Aux sports d’hiver comme en voiture, l’abus d’alcool et l’usage de stupéfiants sont un danger. Pour lutter contre cette situation, la députée Christelle d’Intorni (UDR) veut sanctionner les skieurs sous l’empire de substances psychoactives.
Le ski, un sport à hauts risques. Pour faire face à un vide juridique qui met la vie des usagers en péril, la députée UDR, Christelle d’Intorni défend une proposition de loi pour renforcer la sécurité des domaines skiables en sanctionnant les skieurs sous l’effet de drogues et/ou d’alcool.
C’est une proposition de loi qui prend tout son sens, alors que les vacances dites de février ont débuté ce vendredi soir pour les habitants de la zone A (Poitiers, Bordeaux, Limoges, Clermont-Ferrand, Lyon, Grenoble, Dijon et Besançon). Ainsi, durant les quatre prochaines semaines, les stations de ski françaises vont afficher complet et voir leur domaine pris d’assaut par les skieurs.
En France, la pratique des sports d’hiver attire chaque année environ huit millions de personnes. «C’est une activité qui est populaire, familiale et sportive mais c’est aussi une pratique à risques», a rappelé à , la députée des Alpes-Maritimes, qui compte de nombreux domaines skiables dans sa circonscription.
«On le voit bien, chaque année, il y a de nombreux accidents. On en recense environ 150.000 chaque saison [selon l’Association nationale des médecins de Montagne, ndlr] et parmi eux 10 % à 15 % nécessitent une prise en charge médicale en urgence», a-t-elle détaillé.
1 accident sur 4 lié aux substances psychoactives
Christelle d’Intorni met en avant un chiffre encore plus alarmant, la part de skieurs sous l’empire de l’alcool et/ou de la drogue et impliqués dans un accident grave. «Il y 25% des accidents qui sont en lien avec la consommation de substances psychoactives. C’est 1 accident sur 4», a-t-elle alerté.
Les accidents au ski sont terribles, ils ne pardonnent pas
«Avec cette proposition de loi, je veux combler un vide juridique. Certes, la montagne est un terrain de jeu mais il doit y avoir des règles et on ne peut plus se reposer uniquement sur la responsabilité individuelle», a ajouté la députée de la 5e circonscription des Alpes-Maritimes.
«Quand on prend la voiture, on sait qu’on s’expose à des sanctions si l’on prend la route sous l’empire de l’alcool ou de stupéfiants.

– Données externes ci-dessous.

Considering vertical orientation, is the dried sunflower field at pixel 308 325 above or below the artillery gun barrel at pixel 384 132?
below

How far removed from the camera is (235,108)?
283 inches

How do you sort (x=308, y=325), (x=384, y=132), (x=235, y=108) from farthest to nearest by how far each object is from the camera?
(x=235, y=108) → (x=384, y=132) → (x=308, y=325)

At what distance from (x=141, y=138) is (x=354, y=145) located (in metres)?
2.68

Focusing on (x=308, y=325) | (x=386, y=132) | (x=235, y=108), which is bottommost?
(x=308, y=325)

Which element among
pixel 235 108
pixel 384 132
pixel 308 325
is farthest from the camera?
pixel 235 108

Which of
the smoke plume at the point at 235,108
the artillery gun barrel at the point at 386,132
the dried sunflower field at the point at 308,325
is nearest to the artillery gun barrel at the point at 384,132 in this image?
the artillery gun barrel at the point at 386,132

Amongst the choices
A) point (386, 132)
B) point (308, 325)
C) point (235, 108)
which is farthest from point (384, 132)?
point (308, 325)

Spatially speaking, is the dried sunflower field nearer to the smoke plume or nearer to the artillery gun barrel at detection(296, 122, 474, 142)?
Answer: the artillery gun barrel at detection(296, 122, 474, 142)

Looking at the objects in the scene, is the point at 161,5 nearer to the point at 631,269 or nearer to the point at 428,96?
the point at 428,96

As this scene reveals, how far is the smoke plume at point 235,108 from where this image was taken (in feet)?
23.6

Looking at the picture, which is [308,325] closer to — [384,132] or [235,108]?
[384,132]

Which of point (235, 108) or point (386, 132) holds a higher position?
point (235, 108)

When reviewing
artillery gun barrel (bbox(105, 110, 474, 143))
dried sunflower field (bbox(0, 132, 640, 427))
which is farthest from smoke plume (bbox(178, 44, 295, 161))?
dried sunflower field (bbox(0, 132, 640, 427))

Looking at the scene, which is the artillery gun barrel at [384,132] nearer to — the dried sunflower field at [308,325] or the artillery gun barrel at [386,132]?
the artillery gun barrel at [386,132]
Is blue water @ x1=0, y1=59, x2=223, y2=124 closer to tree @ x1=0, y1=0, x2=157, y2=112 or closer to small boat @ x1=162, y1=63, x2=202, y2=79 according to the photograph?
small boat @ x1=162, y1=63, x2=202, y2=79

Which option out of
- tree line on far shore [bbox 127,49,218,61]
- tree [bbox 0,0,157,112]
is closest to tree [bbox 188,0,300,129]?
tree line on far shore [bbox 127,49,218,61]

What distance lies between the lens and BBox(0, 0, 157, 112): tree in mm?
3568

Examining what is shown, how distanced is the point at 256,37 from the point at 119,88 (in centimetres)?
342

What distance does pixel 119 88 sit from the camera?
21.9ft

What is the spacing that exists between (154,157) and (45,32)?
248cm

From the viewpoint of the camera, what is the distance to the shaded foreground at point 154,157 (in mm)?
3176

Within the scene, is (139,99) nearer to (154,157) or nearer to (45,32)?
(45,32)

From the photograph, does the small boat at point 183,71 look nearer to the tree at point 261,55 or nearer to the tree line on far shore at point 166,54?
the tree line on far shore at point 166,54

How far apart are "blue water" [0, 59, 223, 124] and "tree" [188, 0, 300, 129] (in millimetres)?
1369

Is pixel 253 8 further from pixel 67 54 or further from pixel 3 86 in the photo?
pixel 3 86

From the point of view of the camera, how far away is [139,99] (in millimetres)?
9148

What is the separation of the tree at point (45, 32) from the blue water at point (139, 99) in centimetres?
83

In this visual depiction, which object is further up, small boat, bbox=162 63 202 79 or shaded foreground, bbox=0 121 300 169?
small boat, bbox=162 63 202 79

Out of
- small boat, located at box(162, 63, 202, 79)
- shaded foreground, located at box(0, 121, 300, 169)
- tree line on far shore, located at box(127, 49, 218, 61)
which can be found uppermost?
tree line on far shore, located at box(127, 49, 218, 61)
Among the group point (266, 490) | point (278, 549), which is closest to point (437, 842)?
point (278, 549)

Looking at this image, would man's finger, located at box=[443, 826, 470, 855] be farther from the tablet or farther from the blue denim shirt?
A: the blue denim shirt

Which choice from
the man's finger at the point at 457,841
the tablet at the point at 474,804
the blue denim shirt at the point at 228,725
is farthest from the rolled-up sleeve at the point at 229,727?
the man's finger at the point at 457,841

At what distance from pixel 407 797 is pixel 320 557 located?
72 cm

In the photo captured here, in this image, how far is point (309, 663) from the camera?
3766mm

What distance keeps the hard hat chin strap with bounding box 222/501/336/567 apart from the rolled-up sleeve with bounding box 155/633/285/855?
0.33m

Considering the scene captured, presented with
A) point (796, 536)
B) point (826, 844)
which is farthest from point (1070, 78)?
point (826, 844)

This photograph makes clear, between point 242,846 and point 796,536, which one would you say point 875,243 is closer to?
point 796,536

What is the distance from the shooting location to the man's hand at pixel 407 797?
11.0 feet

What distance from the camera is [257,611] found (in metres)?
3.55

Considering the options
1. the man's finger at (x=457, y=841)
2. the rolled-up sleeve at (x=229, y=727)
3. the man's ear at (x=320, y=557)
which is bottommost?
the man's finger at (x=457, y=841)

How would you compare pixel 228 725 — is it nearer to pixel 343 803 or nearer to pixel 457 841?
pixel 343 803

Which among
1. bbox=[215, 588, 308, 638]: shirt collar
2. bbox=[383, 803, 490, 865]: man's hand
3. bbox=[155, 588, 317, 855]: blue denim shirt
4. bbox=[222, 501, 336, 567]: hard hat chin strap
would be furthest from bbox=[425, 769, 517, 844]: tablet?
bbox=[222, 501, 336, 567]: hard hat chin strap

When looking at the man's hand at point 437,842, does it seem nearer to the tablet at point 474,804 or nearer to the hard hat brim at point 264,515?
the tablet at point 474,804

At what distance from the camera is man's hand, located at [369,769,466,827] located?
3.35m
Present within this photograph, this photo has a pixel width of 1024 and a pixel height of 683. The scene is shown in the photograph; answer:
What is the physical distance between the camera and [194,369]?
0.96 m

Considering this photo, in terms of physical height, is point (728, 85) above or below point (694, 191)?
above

Si l’on prend ses skis, son snowboard ou tout autre engin de glisse dans le même état, on ne peut mettre la vie d’autrui en danger en toute impunité», a poursuivi Christelle d’Intorni.
La députée a notamment mis en avant le développement dans les stations de ski de sortes de fêtes d’après-midi qui ont lieu dans des restaurants ou des bars d’altitude et desquelles les usagers peuvent repartir passablement éméchés.
L’exemple le plus parlant, reste celui de l’établissement de la Folie Douce, situé dans le domaine skiable de Val-d’Isère, qui a été l’un des précurseurs du genre. Sur les réseaux sociaux, il n’est pas rare de voir des vidéos de skieurs, observant les gens repartir du restaurant-clubbing avec la plus grande difficulté.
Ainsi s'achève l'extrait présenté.